Dieu est fidèle, Dieu tient la
Parole qu'il nous a donnée dans son amour,
il garde envers et contre tout, l'alliance qu'il a
conclue avec son peuple. Si la foi consiste
à croire Dieu sur Parole, la foi n'est donc
possible qu'avec la certitude, non seulement que
Dieu a parlé, mais encore qu'il tient
Parole, qu'il est fidèle à ses
engagements. Une parole qui n'est pas tenue n'est
rien de plus qu'un mensonge. Le Diable peut bien
nous faire toutes les promesses de Dieu, s'il le
veut, mais il ne peut pas les tenir, il ne peut pas
les rendre vraies. La fidélité de
Dieu n'est donc rien d'autre que la
vérité de sa Parole. Elle est
là au centre de tout ce qu'il nous dit. Elle
est la raison de notre foi, de notre
obéissance, de notre espérance. La
seule idée que Dieu pourrait ne pas tenir
parole, nous jette aussitôt dans le royaume
du père du mensonge.
En arrachant son peuple au pays
d'Égypte, Dieu a tenu la promesse qu'il
avait faite à Abraham. Il n'a cessé
de montrer sa fidélité, de Moïse
à Daniel, de Jérémie à
Jean-Baptiste; et finalement, de Noël à
Vendredi-Saint, il a vécu cette
fidélité. « Je suis le Seigneur
ton Dieu, un Dieu fidèle, un Dieu qui ne t'a
pas lâché quand tout s'en allait et
quand toi-même tu voulais
t'en aller, et quand même
tu m'avais déjà lâché
depuis longtemps ». Nous apprenons en
Jésus-Christ ce qu'est la
fidélité de Dieu, une
fidélité absolue, une
fidélité jusqu'à la mort, un
engagement sans aucune réserve. Le but que
Dieu poursuit, il le poursuit jusqu'au bout. La
brebis infidèle, il la cherche
jusqu'à ce qu'il l'ait trouvée. Et
quand elle s'en va de nouveau, il ne se lasse pas
de la rechercher sans cesse. Cette
fidélité est à base de
miséricorde et de patience, car Dieu aurait
chaque jour cent raisons de nous expulser de sa
maison. Il nous supporte pourtant et nous garde son
alliance. Où serions-nous, si Dieu
raisonnait une seule minute comme il nous arrive
sans cesse de raisonner à l'égard de
notre mari (ou de notre femme) quand nous trouvons
qu'il n'est pas ce que nous voudrions et quand les
reproches s'accumulent dans notre coeur ? La
fidélité de Dieu est une
fidélité qui supporte, qui recouvre
et qui pardonne notre
infidélité.
C'est ce Dieu-là, et pas un
autre, n'est-ce pas, c'est ce Dieu-là et non
pas une convention, et non pas une morale, et non
pas une religion, qui nous dit : « Tu ne
commettras pas d'adultère ! » C'est ce
Dieu qui nous a donné sa Parole, qui s'est
lié à nous, qui a conclu avec nous
cette alliance irrévocable, c'est le Dieu
qui a été pour nous comme un
époux, qui déclare : « Tu ne
commettras pas d'adultère ». Autrement
dit : « Tu auras pour ta femme, tu auras pour
ton mari, la fidélité que j'ai pour
toi ».
Ainsi, la révélation de la
fidélité de Dieu est aussi celle de
la puissance du mariage (comme la
révélation que nous sommes la
propriété de Dieu est aussi celle de
la puissance du droit de
propriété).
Aimez vos femmes comme Christ a
aimé son Église,
ayez pour elles là
fidélité que Dieu a pour son peuple.
« Soyez parfaits comme il est parfait »
se traduit ici : Soyez fidèles comme il est
fidèle ! Que votre parole, une fois
donnée, vous ne puissiez pas plus la
reprendre que Dieu ne peut reprendre la sienne.

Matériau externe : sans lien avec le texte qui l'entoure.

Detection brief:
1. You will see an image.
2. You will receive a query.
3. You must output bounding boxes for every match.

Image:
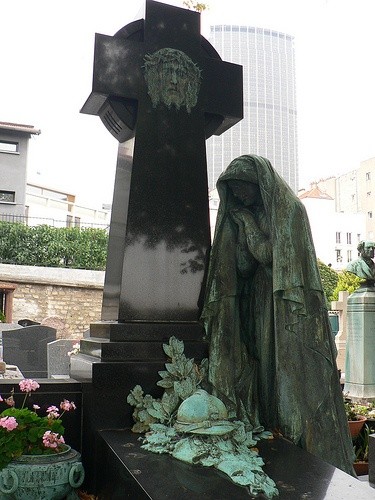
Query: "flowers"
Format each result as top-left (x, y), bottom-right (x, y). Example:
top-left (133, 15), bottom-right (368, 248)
top-left (0, 379), bottom-right (76, 471)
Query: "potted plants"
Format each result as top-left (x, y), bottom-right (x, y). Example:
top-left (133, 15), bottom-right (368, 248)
top-left (353, 424), bottom-right (374, 476)
top-left (344, 403), bottom-right (367, 435)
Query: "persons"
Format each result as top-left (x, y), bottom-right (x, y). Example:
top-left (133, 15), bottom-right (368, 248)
top-left (208, 153), bottom-right (349, 465)
top-left (145, 48), bottom-right (200, 109)
top-left (348, 239), bottom-right (375, 286)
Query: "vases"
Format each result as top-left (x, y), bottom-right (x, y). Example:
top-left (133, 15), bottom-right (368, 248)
top-left (0, 443), bottom-right (85, 500)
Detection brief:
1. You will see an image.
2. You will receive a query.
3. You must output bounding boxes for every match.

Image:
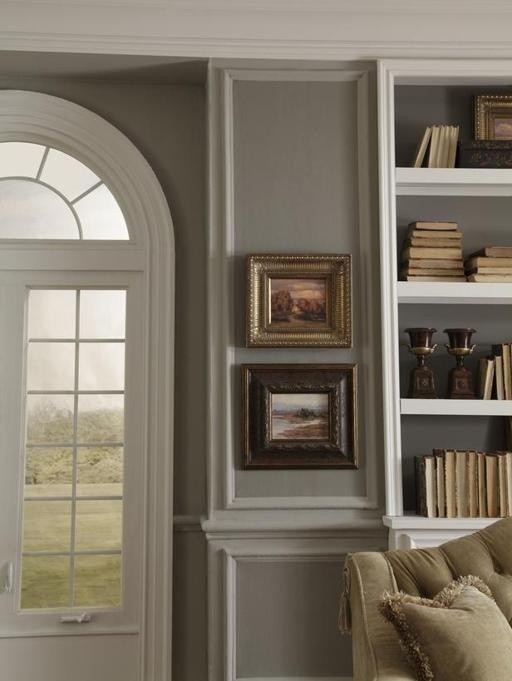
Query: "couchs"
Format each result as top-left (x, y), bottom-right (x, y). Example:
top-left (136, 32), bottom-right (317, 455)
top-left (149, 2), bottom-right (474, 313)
top-left (337, 515), bottom-right (512, 681)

Pour tenir parole, pour garder son alliance, il a
été jusqu'à se livrer
lui-même.
C'est à l'intérieur de
cette fidélité miséricordieuse
et gardé par elle, que repose le mariage
chrétien. C'est dans la mesure où les
époux se savent liés à Dieu et
liés entre eux par cette
fidélité, que leur vie conjugale
correspond à la promesse : «Tu ne
commettras pas d'adultère », et
retrouve quelque chose de sa profondeur et de son
intensité premières.
Oh, je ne voudrais surtout pas faire
montre d'optimisme. Quoi de plus ridicule et de
plus illusoire que cette réclame que l'on
est toujours plus ou moins amené à
faire pour les mariages chrétiens, dans ce
genre de conférences. La volonté de
Dieu n'est pas une recette de bonheur conjugal,
bien qu'en un certain sens elle puisse
l'être. Les époux chrétiens ne
sont pas des anges. Les ménages
chrétiens ne sont pas des idylles. 0
justement pas ! Je craindrais même de dire
qu'ils sont plus facile ou plus heureux que les
ménages païens. Ce serait
peut-être faux, en tous cas mal
compris.
Je dirais plutôt que le grand
avantage des époux chrétiens est
d'avoir été, une fois pour toutes,
débarrassés, par la foi en
Jésus-Christ, de l'illusion païenne du
caractère idyllique du mariage. La foi donne
à l'homme la connaissance de lui-même.
Il sait à quoi s'en tenir. Il sait ce qu'il
est. Il sait aussi ce que Dieu est. Il y aura entre
époux chrétiens les mêmes
chutes, les mêmes difficultés, les
mêmes douloureuses barrières qu'entre
les époux païens.
Mais, il n'y aura pas de mauvaises surprises, pas
de déceptions et d'amertume, parce qu'il n'y
avait pas d'illusion. Rien, dans aucun domaine, ne
peut plus vraiment surprendre et
désespérer celui qui a
été une fois pour toutes et
définitivement surpris par la Croix de
Jésus-Christ.
La Croix est plantée au milieu
des nations, au milieu des familles. Les peuples
souffrent effroyablement les uns par les autres,
l'homme et la femme souffrent l'un par l'autre
peut-être davantage encore que des peuples
qui se font la guerre. Mais, tout cela n'est que
l'ombre de ce que les hommes ont fait et continuent
de faire souffrir à leur Seigneur. Les
époux chrétiens le savent, et c'est
énorme. Certes, ils se font souffrir
mutuellement autant que les autres, car ils sont
des hommes et des femmes pareils aux autres et, sur
le plan humain, leur union est aussi compromise.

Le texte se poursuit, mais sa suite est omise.